MuduDB explores a set of innovative features that combine database execution, modern tooling, and AI-assisted development to improve developer efficiency and system resource utilization.
The figure above illustrates the architecture of MuduDB.
MuduDB follows a kernel-runtime architecture that brings application logic and data management into a unified execution environment.
The kernel provides the core correctness substrate, including storage, transaction processing, query execution, and execution control. Rather than exposing a broad client-driver surface, it defines a narrow system call interface for session management and data access.
The runtime hosts user-defined procedures as WebAssembly via the WebAssembly Component Model. The runtime is intentionally passive: it does not introduce its own scheduler or an independent execution policy. Procedure execution is invoked and controlled by the kernel so that scheduling, correctness, and data access remain under a single authority.
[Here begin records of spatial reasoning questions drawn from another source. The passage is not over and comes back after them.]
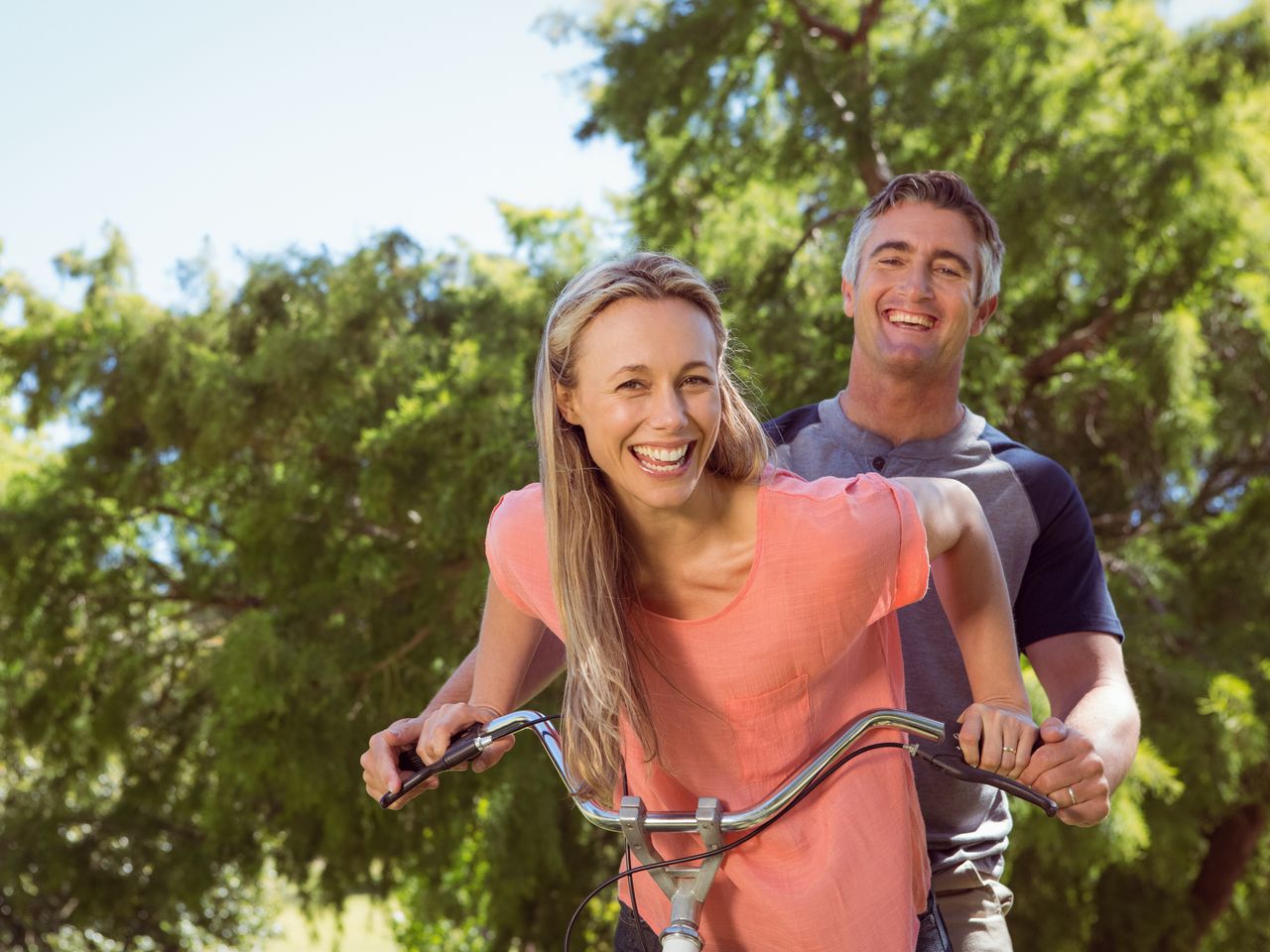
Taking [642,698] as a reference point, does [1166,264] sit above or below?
above

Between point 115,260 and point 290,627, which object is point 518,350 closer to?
→ point 290,627

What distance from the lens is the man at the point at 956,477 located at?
2240 millimetres

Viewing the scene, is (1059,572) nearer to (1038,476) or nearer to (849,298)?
(1038,476)

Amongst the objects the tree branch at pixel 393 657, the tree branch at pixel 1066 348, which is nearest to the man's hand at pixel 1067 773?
the tree branch at pixel 393 657

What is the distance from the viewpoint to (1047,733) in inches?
65.2

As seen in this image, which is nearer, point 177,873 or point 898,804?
point 898,804

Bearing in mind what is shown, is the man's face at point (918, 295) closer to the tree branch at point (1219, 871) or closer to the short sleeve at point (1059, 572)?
the short sleeve at point (1059, 572)

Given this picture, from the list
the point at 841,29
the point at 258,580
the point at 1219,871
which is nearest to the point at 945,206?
the point at 841,29

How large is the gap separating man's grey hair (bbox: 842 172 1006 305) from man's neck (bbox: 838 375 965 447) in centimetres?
23

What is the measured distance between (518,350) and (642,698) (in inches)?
233

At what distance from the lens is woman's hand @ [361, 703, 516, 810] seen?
1.97m

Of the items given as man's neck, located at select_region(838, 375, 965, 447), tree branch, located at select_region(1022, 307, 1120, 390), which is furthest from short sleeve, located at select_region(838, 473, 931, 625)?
tree branch, located at select_region(1022, 307, 1120, 390)

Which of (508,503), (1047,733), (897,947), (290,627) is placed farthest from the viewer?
(290,627)

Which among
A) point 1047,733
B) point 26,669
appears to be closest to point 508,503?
point 1047,733
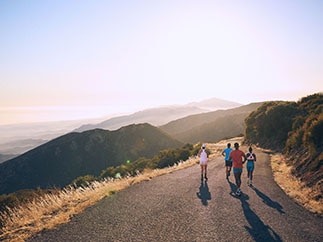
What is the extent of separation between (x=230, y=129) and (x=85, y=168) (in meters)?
58.0

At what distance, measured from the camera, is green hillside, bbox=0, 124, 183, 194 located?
85250mm

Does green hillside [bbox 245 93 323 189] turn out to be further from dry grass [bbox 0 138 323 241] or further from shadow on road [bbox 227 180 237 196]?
shadow on road [bbox 227 180 237 196]

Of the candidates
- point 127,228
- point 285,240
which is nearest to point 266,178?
point 285,240

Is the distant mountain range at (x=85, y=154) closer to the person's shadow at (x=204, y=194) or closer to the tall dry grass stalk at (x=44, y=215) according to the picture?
the tall dry grass stalk at (x=44, y=215)

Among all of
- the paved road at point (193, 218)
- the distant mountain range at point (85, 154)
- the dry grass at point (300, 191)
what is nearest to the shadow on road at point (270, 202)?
the paved road at point (193, 218)

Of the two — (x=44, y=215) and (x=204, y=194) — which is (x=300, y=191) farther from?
(x=44, y=215)

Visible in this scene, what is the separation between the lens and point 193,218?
9352mm

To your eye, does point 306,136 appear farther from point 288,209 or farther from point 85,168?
point 85,168

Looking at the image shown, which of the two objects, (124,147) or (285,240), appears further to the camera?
(124,147)

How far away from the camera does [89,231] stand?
863 centimetres

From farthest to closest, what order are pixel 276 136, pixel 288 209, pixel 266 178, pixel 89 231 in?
pixel 276 136, pixel 266 178, pixel 288 209, pixel 89 231

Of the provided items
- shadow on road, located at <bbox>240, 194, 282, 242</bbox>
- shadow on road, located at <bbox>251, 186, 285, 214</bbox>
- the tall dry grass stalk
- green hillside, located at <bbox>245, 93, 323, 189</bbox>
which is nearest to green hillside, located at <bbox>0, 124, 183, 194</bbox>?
green hillside, located at <bbox>245, 93, 323, 189</bbox>

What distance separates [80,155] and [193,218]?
91.3m

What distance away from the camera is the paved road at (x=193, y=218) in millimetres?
8039
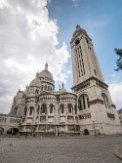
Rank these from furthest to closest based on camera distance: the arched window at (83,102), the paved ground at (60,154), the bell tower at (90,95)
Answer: the arched window at (83,102) < the bell tower at (90,95) < the paved ground at (60,154)

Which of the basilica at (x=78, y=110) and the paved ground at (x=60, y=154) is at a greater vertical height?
the basilica at (x=78, y=110)

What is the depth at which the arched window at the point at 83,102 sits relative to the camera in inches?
1718

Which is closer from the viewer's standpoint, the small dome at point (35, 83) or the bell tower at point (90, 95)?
the bell tower at point (90, 95)

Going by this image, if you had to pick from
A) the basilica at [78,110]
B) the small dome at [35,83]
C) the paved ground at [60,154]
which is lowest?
the paved ground at [60,154]

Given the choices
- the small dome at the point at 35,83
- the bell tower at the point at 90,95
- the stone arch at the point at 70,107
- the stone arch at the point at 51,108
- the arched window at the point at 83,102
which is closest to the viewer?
the bell tower at the point at 90,95

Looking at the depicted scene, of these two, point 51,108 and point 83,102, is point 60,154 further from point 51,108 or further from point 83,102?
point 83,102

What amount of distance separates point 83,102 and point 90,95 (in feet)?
14.5

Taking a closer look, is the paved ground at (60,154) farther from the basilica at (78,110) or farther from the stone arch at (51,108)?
the stone arch at (51,108)

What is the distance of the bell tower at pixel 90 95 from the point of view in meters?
38.2

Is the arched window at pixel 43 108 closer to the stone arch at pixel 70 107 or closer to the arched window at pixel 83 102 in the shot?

At the handwritten source level, Mudu procedures are typically written in a sequential style using general-purpose languages (①). Unlike traditional database-specific stored procedure languages, this code can also be invoked through interactive client access (②). The toolchain can transform such procedures into deployable artifacts: synchronous source code can be transpiled into asynchronous generated forms (③), compiled to WebAssembly, and packaged together with related assets such as schema definitions and initial data.
At runtime, procedure invocation (④) executes close to the data within kernel-managed worker threads (⑤). System calls issued by user procedures trap into the kernel, where they run under kernel-controlled transactional and scheduling rules (⑥). This keeps computation and data access co-located and reduces cross-boundary interaction on the critical path.
Execution is organized around a per-core worker model. Each CPU core is assigned a dedicated worker thread, and I/O, networking, and user-code execution are multiplexed cooperatively within those workers. This minimizes inter-thread coordination, locking, and preemptive context switching, improving locality and reducing overhead.